There are still not a few physicians who regard the group of functional troubles commonly labelled “hysteria” as something closely akin to malingering. If it would not be considered invidious we could quote the opinions of well-known physicians published within the last five years, suggesting that there is no real line of demarcation. (It is not uncommon to meet the expression “detecting,” instead of diagnosing hysteria.)
But even among those who regard these serious affections as something more than mere simulation there is a tendency to look upon any form of sympathy as a dangerous pandering to the patient’s lack of will power.[27]
This attitude often finds expression in leaving the patient alone to get better by his own efforts, or in suggesting to him that he is not so ill as he thinks he is, and that all he needs is some work to occupy his attention.
The attempt is often made to justify such methods by the plea that it is “bad for the patient to talk to him of his worries.” But how a physician is to rid a patient of the very root of all his trouble without first discovering and then discussing it with him is not apparent. Nor, again, is it any more rational merely to tell a man who is weighed down with some very real anxiety to “cheer up,” or to “work in the garden,” or “take a walking tour.”
We are not maintaining that such methods do not often meet with success in the case of many patients who are only mildly affected and earnestly want to get better. But experience shows that such advice is often fraught with danger, and, in severe cases of mental affection is worse than useless. The experience of those physicians who have been treating such patients with sympathetic insight during the last two years affords a striking condemnation of the theory that it is generally “bad to talk to them of their worries.” It has repeatedly happened that as soon as the patient was asked about his troubles he made a full statement of all that was troubling him and was obviously relieved to confess his worries to someone who took an intelligent interest in his welfare.
In many cases the mere unburdening of this weight of anxiety and the removal by the physician of quite trivial misunderstandings which were the original causes of it, were sufficient to cheer up the patient and to start him on the way to complete recovery. Yet many of these men had been inmates of a series of hospitals in which no attempt had been made to discover what was the real source of all the trouble. Thus to their other worries and anxieties was added the real additional grievance that they were being neglected and were of no account. In many cases this constituted a serious aggravation of the patient’s mental disturbance and encouraged him to believe that his state was already beyond help.
Those physicians who look upon such milder psychoses as varieties of simulation should be reminded that the methods we have just mentioned are not often likely to be effective in cases of real malingering.
In discussing the therapeutic use of “firmness” we have not thought it necessary to mention those applications of this method which at times are practised by combatant officers at the front. The use of military authority to suppress the minor manifestations of nervousness, or the resort to such expedients as unexpectedly firing off a gun alongside a man afflicted with functional deafness, are merely examples of the application of “suggestion.” They are akin to the use of “firmness” by the physician who has not investigated the cause of the patient’s trouble. The results of such expedients are as erratic in the one case as in the other. But there is no need for us to discuss this practice further, except to add that the knowledge that such “treatment by military authority” has been tried before, still further diminishes the justification for resorting to such measures when the patient reaches the home hospital.

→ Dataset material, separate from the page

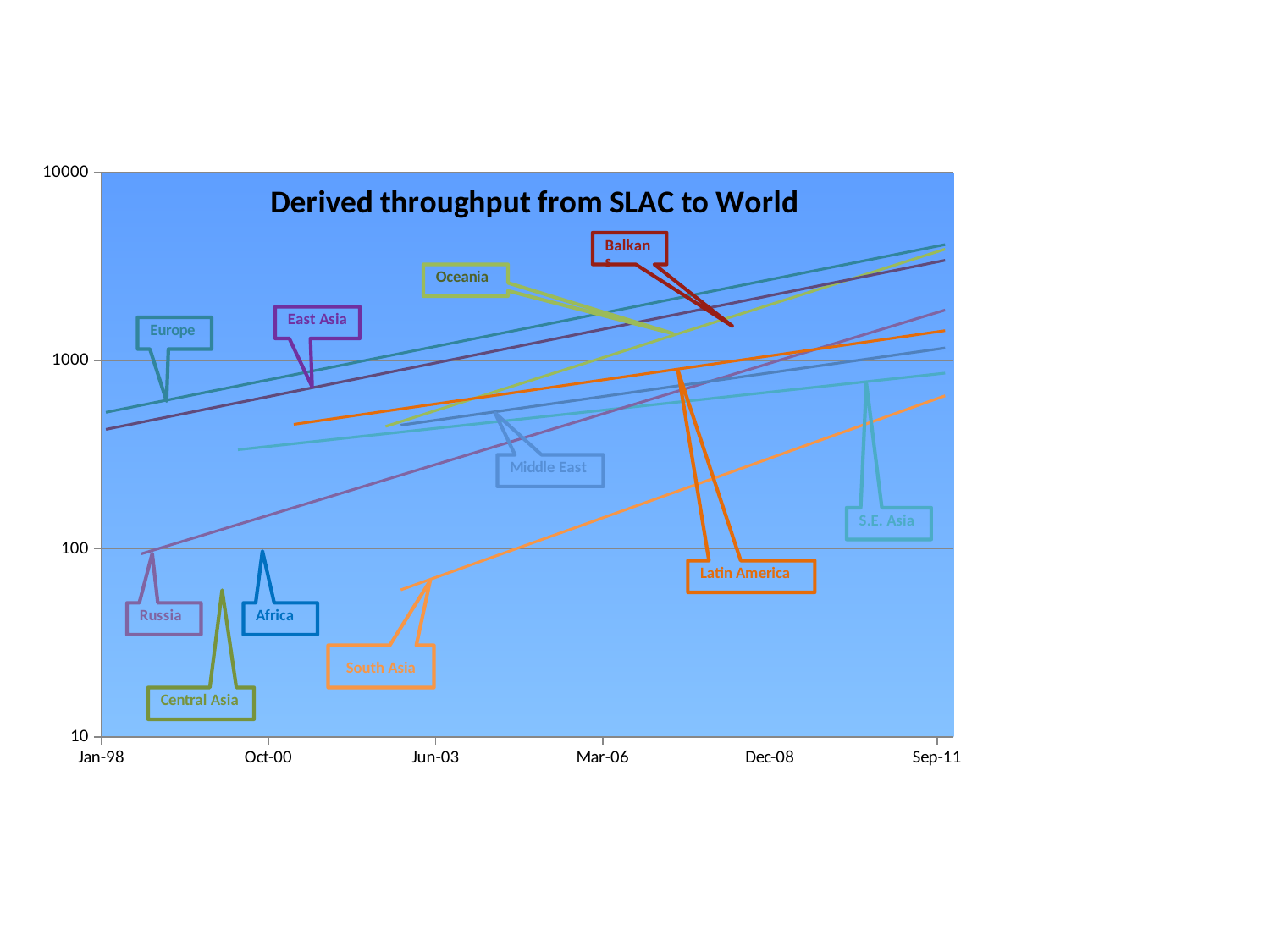
Do the plotted lines rise or fall from left to right along the x axis? rise Which region's line has the lowest values on the chart? South Asia How many regions are labelled with callouts on the chart? 11 At Sep-11, which line is higher: Europe or South Asia? Europe What is the title of the chart? Derived throughput from SLAC to World What kind of chart is shown on the slide? line chart Is the value of the Europe line at Jan-98 greater or less than 100? greater What is the last date label on the x axis? Sep-11 Is the value of the Latin America line at Sep-11 greater or less than 1000? greater Is the value of the Europe line at Sep-11 greater or less than 1000? greater What is the highest value shown on the y axis? 10000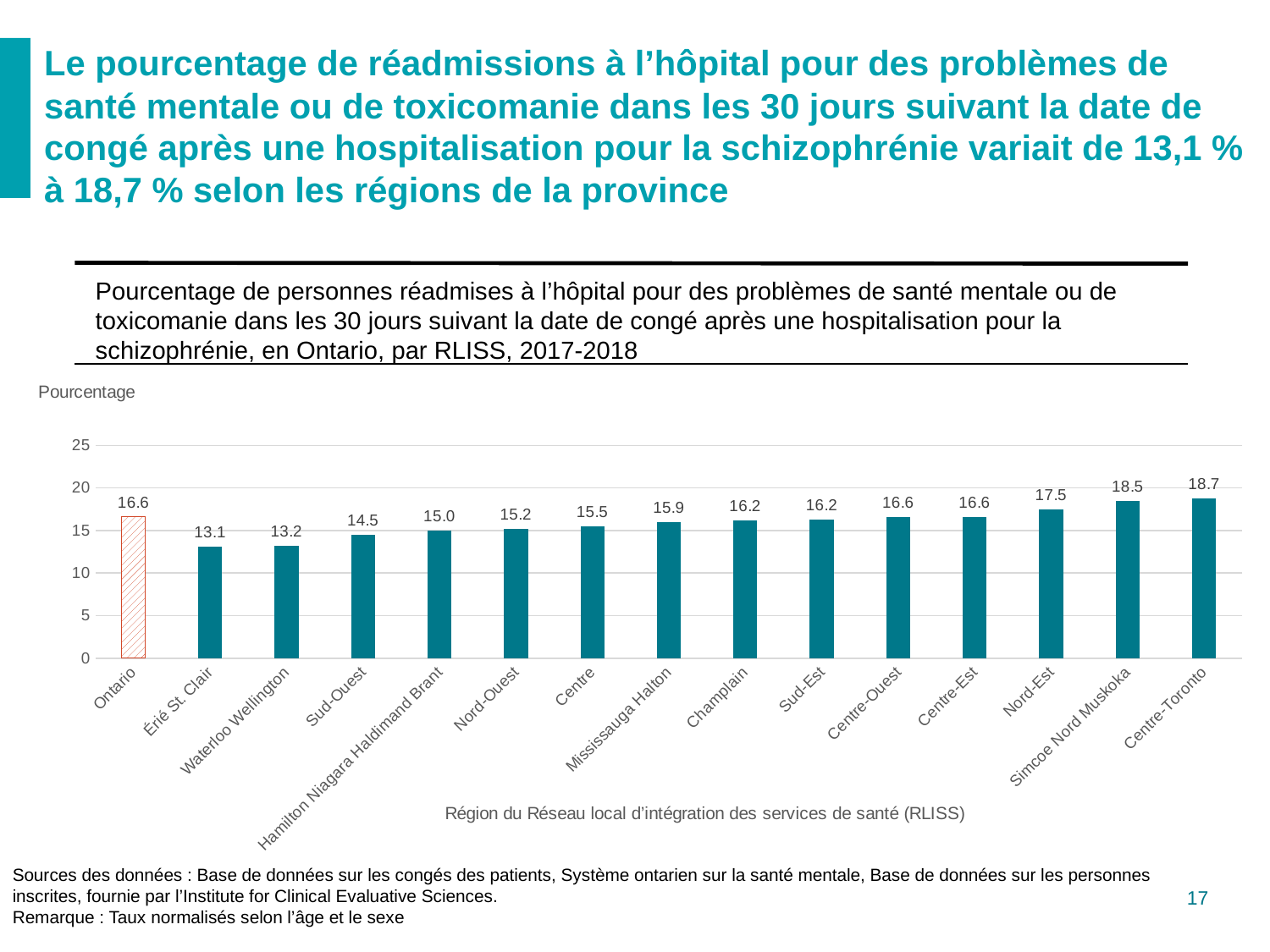
Which region has the highest value? Centre-Toronto What is the difference between the values for Centre-Toronto and Érié St. Clair? 5.6 Which region has the lowest value? Érié St. Clair What is the value for Champlain? 16.2 Do the values for the RLISS regions rise or fall from left to right (excluding Ontario)? rise How many bars are shown in the chart? 15 Which is larger, the value for Nord-Est or the value for Centre? Nord-Est What is the value for Ontario? 16.6 Is the value for Sud-Ouest greater or less than 15? less What is the label of the y axis? Pourcentage What is the value for Simcoe Nord Muskoka? 18.5 What kind of chart is this? bar chart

Isolation. Many physicians regard isolation as an appropriate method of treatment for soldiers suffering from shock, and they urge in justification of such a procedure the success which often attends its use in civil cases. We do not deny the utility of isolation for suitable cases, and success has attended its use when the patient’s condition obviously required it. But the circumstances which were responsible for causing the mental disturbance in the soldier may be of a totally different nature from those which have upset the civilian; and therapeutic measures which may be appropriate in eliminating the civilian’s sources of irritation might be wholly unsuitable, if not positively harmful, in the case of soldiers.
It cannot be too strongly emphasised in connection with this subject that most of the theory and practice of treating hysteria by isolation has been developed in civil life, and in very many cases with reference to well-to-do women living in the lap of luxury. When such persons develop hysterical symptoms, some sources of irritation in the home or the social environment are often responsible. By isolation the patient is removed from the noxious influence of both domestic worries and mistaken sympathy; his or her whims and fancies are compulsorily subordinated by self-discipline and consideration for others. At home it is impossible satisfactorily to enforce such measures and the attempt to do so will almost inevitably fail, because sympathy, curiosity and anxiety on the part of various relatives hinder the attainment of these objects. By isolation the patient is removed from these unfavourable psychical influences. Through the freedom from such disturbing stimuli, the abnormally intense reaction of the mind is reduced. And in many patients of this class the desire to be cured or to be active, which is produced by the boredom of isolation, works favourably.[28]